== Data extract
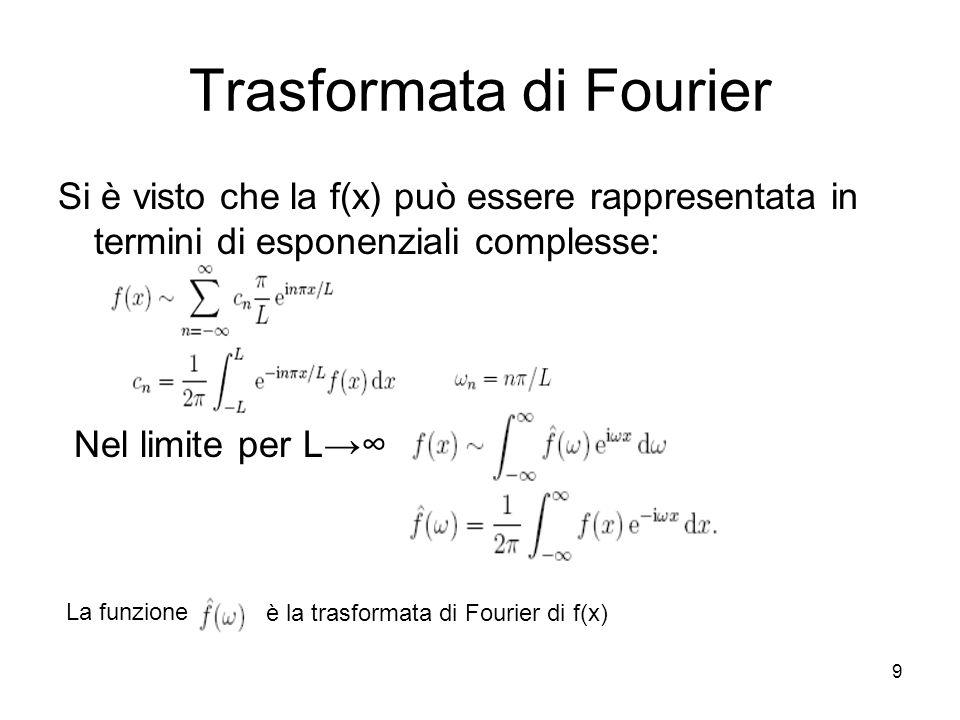 9 Trasformata di Fourier Si è visto che la f(x) può essere rappresentata in termini di esponenziali complesse: Nel limite per L La funzione è la trasformata di Fourier di f(x)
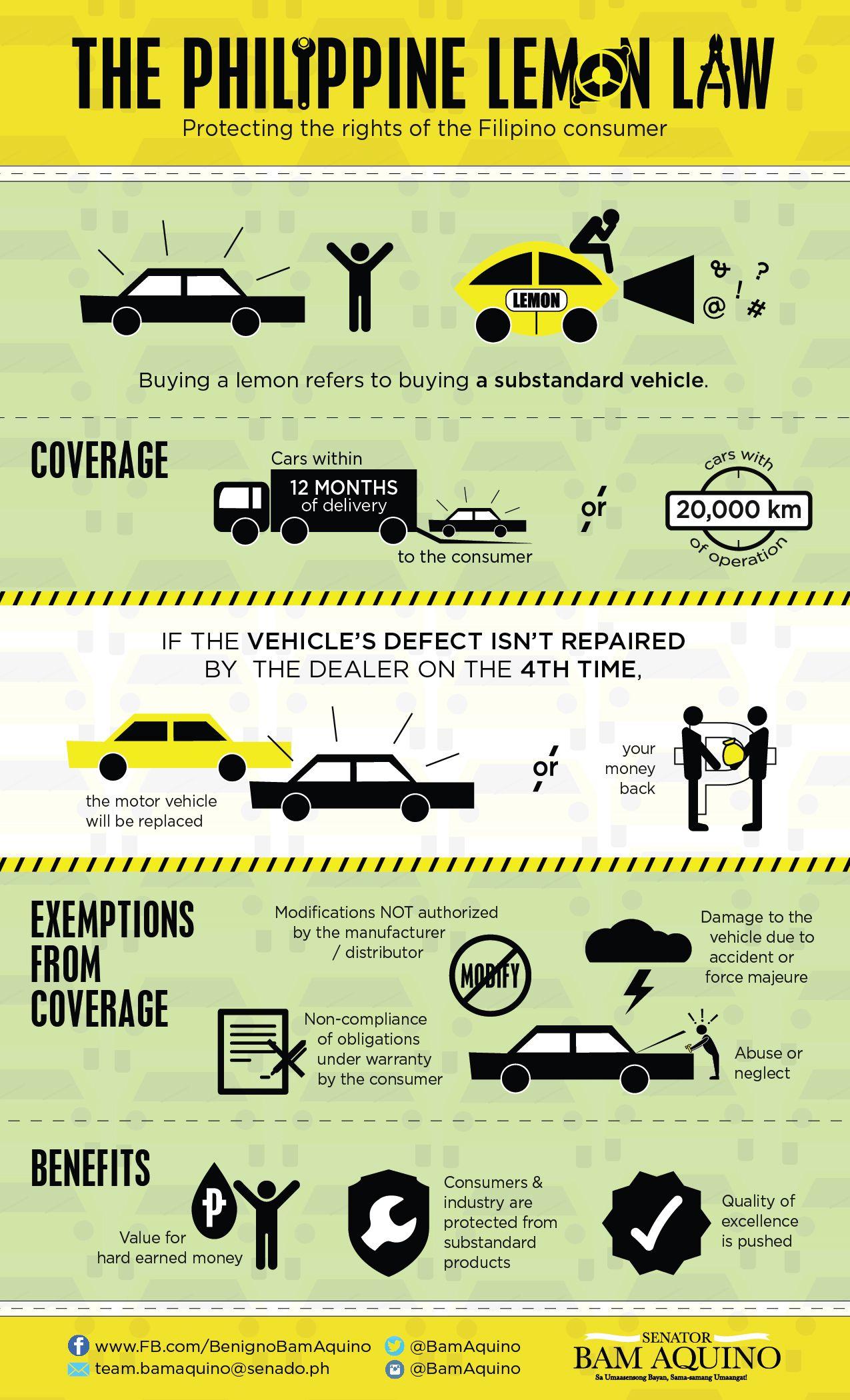 The Philippine Lemon Law. ConsumerRights Lemon law
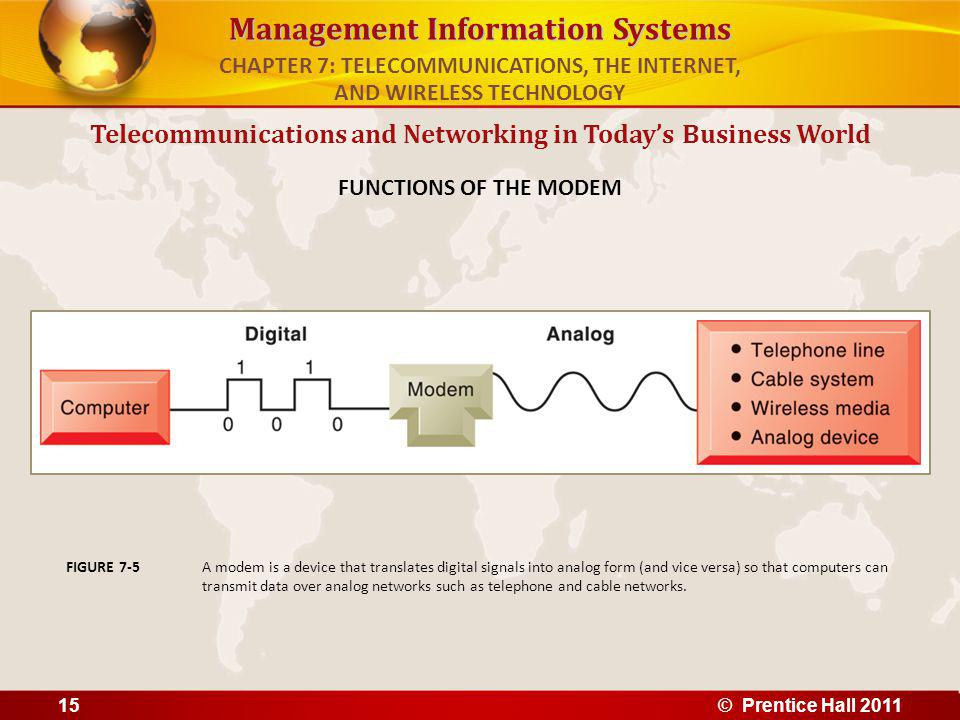 Management Information Systems Telecommunications and Networking in Todays Business World FUNCTIONS OF THE MODEM A modem is a device that translates digital signals into analog form (and vice versa) so that computers can transmit data over analog networks such as telephone and cable networks.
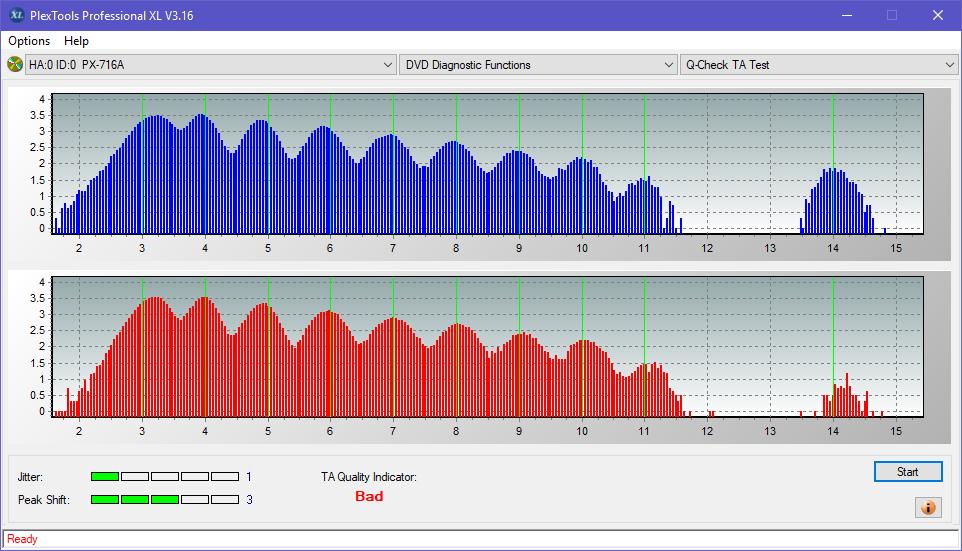Nazwa:  TA Test (Outer Zone Layer 0)_16x_PX-716A.png,  obejrzany:  45 razy,  rozmiar:  46.1 KB.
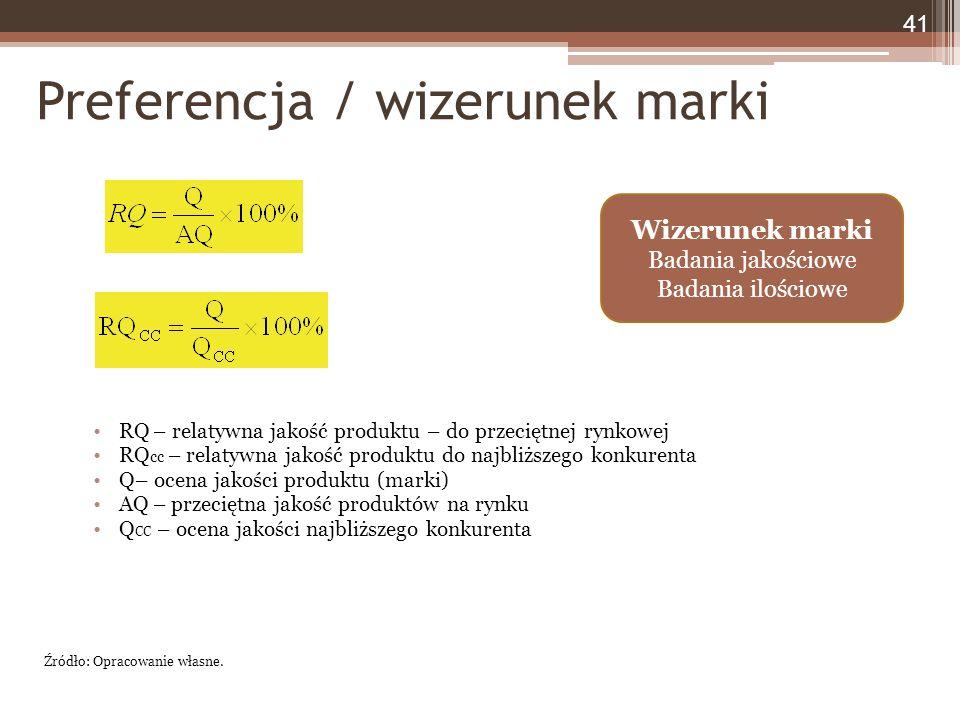 Preferencja / wizerunek marki RQ – relatywna jakość produktu – do przeciętnej rynkowej RQ cc – relatywna jakość produktu do najbliższego konkurenta Q– ocena jakości produktu (marki) AQ – przeciętna jakość produktów na rynku Q CC – ocena jakości najbliższego konkurenta 41 Źródło: Opracowanie własne.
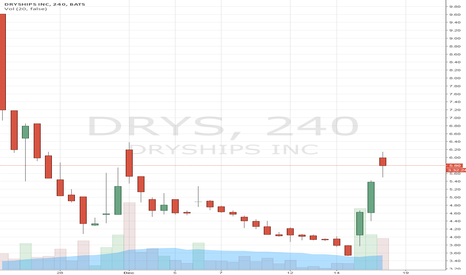 DRYS: Nice Little Pop, But the Party Might Be Over for Now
====
> **Required action**
Each entry above is to be restated exactly, without its images.

> **Answer to this task**
 9 Trasformata di Fourier Si è visto che la f(x) può essere rappresentata in termini di esponenziali complesse: Nel limite per L La funzione è la trasformata di Fourier di f(x)
 The Philippine Lemon Law. ConsumerRights Lemon law
 Management Information Systems Telecommunications and Networking in Todays Business World FUNCTIONS OF THE MODEM A modem is a device that translates digital signals into analog form (and vice versa) so that computers can transmit data over analog networks such as telephone and cable networks.
Nazwa:  TA Test (Outer Zone Layer 0)_16x_PX-716A.png,  obejrzany:  45 razy,  rozmiar:  46.1 KB.
 Preferencja / wizerunek marki RQ – relatywna jakość produktu – do przeciętnej rynkowej RQ cc – relatywna jakość produktu do najbliższego konkurenta Q– ocena jakości produktu (marki) AQ – przeciętna jakość produktów na rynku Q CC – ocena jakości najbliższego konkurenta 41 Źródło: Opracowanie własne.
 DRYS: Nice Little Pop, But the Party Might Be Over for Now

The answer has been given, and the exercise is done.